PROVIDED TEXT:
- Opening Delimiter -

Fri, Sep 12, 2014 - Page 9 News List

Generation game: Understanding the epigenetic lottery

Research on mice claims to show that environmental factors have an impact not just on individuals, but on their offspring too

By Angela Saini  /  The Observer

Illustration: Mountain People

As with so much in science, this story owes a lot to mice. The tale begins with a pregnant mouse in a laboratory in Boston, Massachusetts. Such is the unfortunate lot of a lab rodent that she was kept on a near-starvation diet when she was close to giving birth. As scientists expected, her babies were born smaller than usual. When they were raised normally, they later developed diabetes.

Now comes the twist. Even though these mice were fed well, their own young were also born unusually small and with a higher risk of diabetes. This was strange, because nothing had changed genetically and they had not suffered any problems in the womb or after they were born. They should have been perfectly healthy.

This puzzling study, published last month, echoes many performed on mice, worms and plants in the past few years in the name of a relatively young branch of science called epigenetics. In seeking to answer that eternal question of nature versus nurture — Does our upbringing shape us or do our genes? — this field has radically introduced a mysterious third element into the mix: the life experience of previous generations.

There are many definitions of epigenetics, but simply put, it is a change in our genetic activity without changing our genetic code, University College London and the University of Bristol geneticist Marcus Pembrey says.

It is a process that happens throughout our lives and is normal to development. Chemical tags get attached to our genetic code, like bookmarks in the pages of a book, signaling to our bodies which genes to ignore and which to use, he added.

For decades, people have thought of our offspring as blank slates. Now, epigeneticists are asking whether in fact our environment, from smoking and diet to pollution and war, can leave “epigenetic marks” on our DNA that could get passed on to subsequent generations. They call the phenomenon epigenetic inheritance.

Until recently, most scientists assumed that whatever epigenetic marks we accrued during our lives were erased in our children. Embryos are known to be reprogrammed in the womb.

- Closing Delimiter -

EXCERPTED DATA:
- Opening Delimiter -

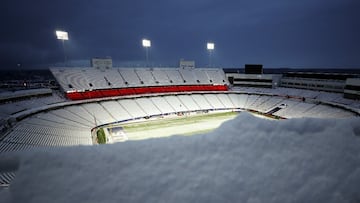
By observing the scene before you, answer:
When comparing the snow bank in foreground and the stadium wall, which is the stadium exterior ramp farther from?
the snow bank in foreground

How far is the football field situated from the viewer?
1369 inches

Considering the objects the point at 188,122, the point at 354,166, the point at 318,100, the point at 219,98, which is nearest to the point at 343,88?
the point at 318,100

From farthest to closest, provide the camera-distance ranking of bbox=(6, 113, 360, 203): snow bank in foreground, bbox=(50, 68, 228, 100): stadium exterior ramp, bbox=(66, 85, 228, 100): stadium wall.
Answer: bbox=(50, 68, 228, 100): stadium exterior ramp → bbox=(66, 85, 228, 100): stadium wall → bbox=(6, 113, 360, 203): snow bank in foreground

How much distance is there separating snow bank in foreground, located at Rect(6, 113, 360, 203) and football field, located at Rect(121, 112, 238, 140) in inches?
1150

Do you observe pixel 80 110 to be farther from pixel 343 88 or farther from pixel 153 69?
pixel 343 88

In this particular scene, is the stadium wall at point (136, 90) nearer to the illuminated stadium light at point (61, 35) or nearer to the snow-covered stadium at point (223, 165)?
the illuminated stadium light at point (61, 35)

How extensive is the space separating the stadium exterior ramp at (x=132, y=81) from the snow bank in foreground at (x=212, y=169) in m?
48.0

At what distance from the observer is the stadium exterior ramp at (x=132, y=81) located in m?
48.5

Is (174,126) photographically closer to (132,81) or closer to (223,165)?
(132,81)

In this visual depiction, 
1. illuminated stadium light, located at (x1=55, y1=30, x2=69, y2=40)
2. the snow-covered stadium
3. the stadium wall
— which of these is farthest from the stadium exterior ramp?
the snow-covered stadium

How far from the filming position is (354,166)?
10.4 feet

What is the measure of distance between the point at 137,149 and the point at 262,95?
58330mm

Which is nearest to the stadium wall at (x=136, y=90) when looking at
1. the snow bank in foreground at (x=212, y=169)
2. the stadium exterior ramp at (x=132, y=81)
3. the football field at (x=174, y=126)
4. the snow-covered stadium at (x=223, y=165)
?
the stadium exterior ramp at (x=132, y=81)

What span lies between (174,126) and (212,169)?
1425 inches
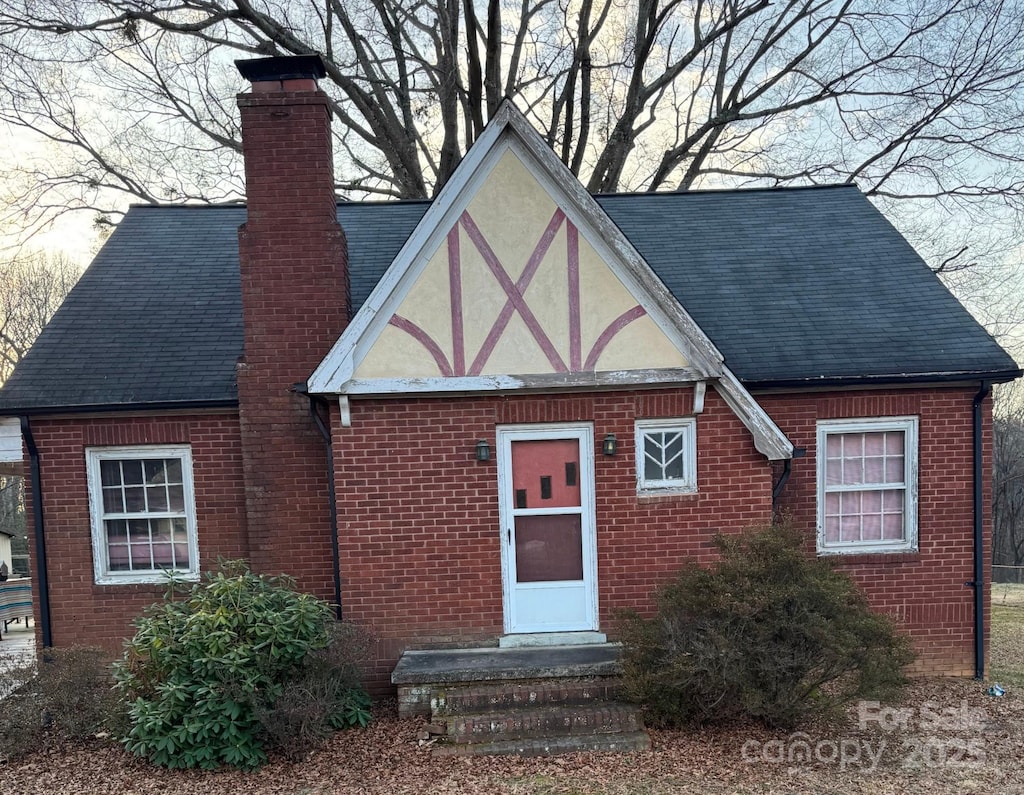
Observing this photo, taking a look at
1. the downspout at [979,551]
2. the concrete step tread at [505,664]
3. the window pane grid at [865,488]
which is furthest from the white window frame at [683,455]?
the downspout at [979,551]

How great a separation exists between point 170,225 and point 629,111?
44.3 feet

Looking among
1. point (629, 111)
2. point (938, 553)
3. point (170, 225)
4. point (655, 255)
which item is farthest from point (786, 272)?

- Closing Delimiter -
- Opening Delimiter -

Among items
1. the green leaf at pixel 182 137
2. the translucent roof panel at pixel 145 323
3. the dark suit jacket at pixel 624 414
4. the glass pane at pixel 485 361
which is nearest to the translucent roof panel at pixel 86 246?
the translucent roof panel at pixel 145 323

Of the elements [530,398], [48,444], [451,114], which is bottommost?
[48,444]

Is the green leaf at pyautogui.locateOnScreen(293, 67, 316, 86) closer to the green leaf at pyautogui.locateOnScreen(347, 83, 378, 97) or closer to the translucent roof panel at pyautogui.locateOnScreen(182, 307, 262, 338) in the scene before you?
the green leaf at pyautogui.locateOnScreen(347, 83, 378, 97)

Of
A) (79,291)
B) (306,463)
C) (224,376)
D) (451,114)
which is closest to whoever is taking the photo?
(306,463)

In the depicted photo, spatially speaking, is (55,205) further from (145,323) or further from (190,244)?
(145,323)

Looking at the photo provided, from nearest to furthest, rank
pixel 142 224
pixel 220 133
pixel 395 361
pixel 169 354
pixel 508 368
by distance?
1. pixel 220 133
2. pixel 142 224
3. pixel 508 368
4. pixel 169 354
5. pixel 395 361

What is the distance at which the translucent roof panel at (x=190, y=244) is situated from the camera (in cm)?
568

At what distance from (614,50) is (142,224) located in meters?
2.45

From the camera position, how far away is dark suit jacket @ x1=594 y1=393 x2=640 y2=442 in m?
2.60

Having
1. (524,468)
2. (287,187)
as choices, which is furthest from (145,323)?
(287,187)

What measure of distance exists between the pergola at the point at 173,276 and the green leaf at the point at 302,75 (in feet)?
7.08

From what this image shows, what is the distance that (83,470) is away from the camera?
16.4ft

- Closing Delimiter -

WORK REQUEST 1: Translate this sentence from the epigenetics article into Spanish: "Embryos are known to be reprogrammed in the womb."
WORK REQUEST 2: Carry on the epigenetics article, picking up after its final sentence.
The records are separate material, unconnected to the epigenetics article.

RESPONSE AREA 1: Se sabe que los embriones se reprograman en el útero.

RESPONSE AREA 2:
“For something to be transmitted epigenetically from one generation to the next, it would have to resist this reprogramming,” says Anne Ferguson-Smith, a geneticist at the University of Cambridge who ran the pregnant mouse study with her colleagues in Boston.

The notion that infants may retain some parental baggage has enormous repercussions for child development and evolution. Parents could suddenly find themselves responsible for passing on not only their poor genes, but also their poor lifestyles. Also, instead of adapting to our environments slowly over many generations, humans may be doing it much, much faster. Some have even breathlessly suggested that Charles Darwin’s theories will need to be rewritten.

However, before you throw out your biology textbooks, Ferguson-Smith counters that transgenerational epigenetic experiments are difficult to perform and can be misinterpreted.

“Journals are very excited about this. They want to publish this stuff, but we must be more cautious,” she says.

The basic problem is that researchers, including herself, still do not understand the scientific mechanism behind epigenetic inheritance, which would explain exactly how it happens.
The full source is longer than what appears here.